This ought to produce exactly the same kind of recursive parser as if you had written it directly. A Parser is ultimately just a data structure which you can construct using its instances of Monad, Applicative, Alternative, &c.

Your idea of doing this with a mutable reference such as an IORef is essentially what’s happening under the hood anyway when constructing and evaluating a thunk.

Your idea here was almost correct:

Pass the original AST up to the transformSyntaxExprToParser function and call createParser when the Recurse token is encountered. This didn't work due to infinite loops.

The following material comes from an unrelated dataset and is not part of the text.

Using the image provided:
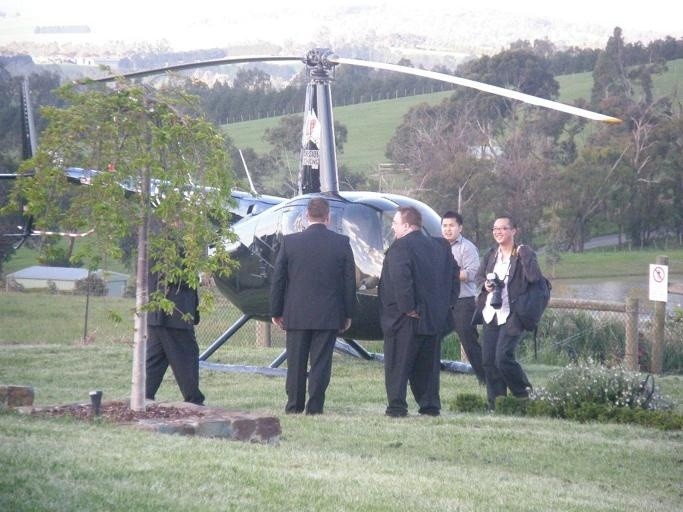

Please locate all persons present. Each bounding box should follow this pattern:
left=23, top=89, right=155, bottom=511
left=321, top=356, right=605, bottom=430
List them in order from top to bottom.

The problem is that you were constructing a new parser for every Recurse, from the same input, which contains a Recurse, thus constructing a new parser…and so on. What my code above does is just pass in the same parser.

If you need to perform monadic side effects while constructing the parser, such as logging, then you can use a recursive do, for example, with some hypothetical MonadLog class for illustration:

{-# Language RecursiveDo #-}

transformSyntaxExprToParser :: (MonadLog m) => Parser [Text] -> SyntaxAst -> m (Parser [Text])
transformSyntaxExprToParser self = go
  where
    go (Keyword text) = do
      logMessage "Got ‘Keyword’"
      pure $ dbg "Keyword" (pure <$> lexeme (string' text))
    go (Optional inner) = do
      logMessage "Got ‘Optional’"
      inner' <- go inner
      pure $ dbg "Optional" (option [] (try (inParens inner')))
    go Recurse = do
      logMessage "Got ‘Recurse’"
      pure $ dbg "Recurse" self

createParser :: (MonadFix m, MonadLog m) => [SyntaxAst] -> m (Parser [Text])
createParser expressions = do
  rec
    parser <- fmap (foldr1 (liftA2 (<>)))
      (traverse (transformSyntaxExprToParser parser) expressions)
  pure parser

The rec block introduces a recursive binding which you may construct using side effects. In general, some care is required to ensure that recursive definitions like this are sufficiently lazy, that is, you don’t force the result sooner than intended, but here the recursion pattern is very simple, and you never examine the self parser, only treat it as a black box to hook up to other parsers.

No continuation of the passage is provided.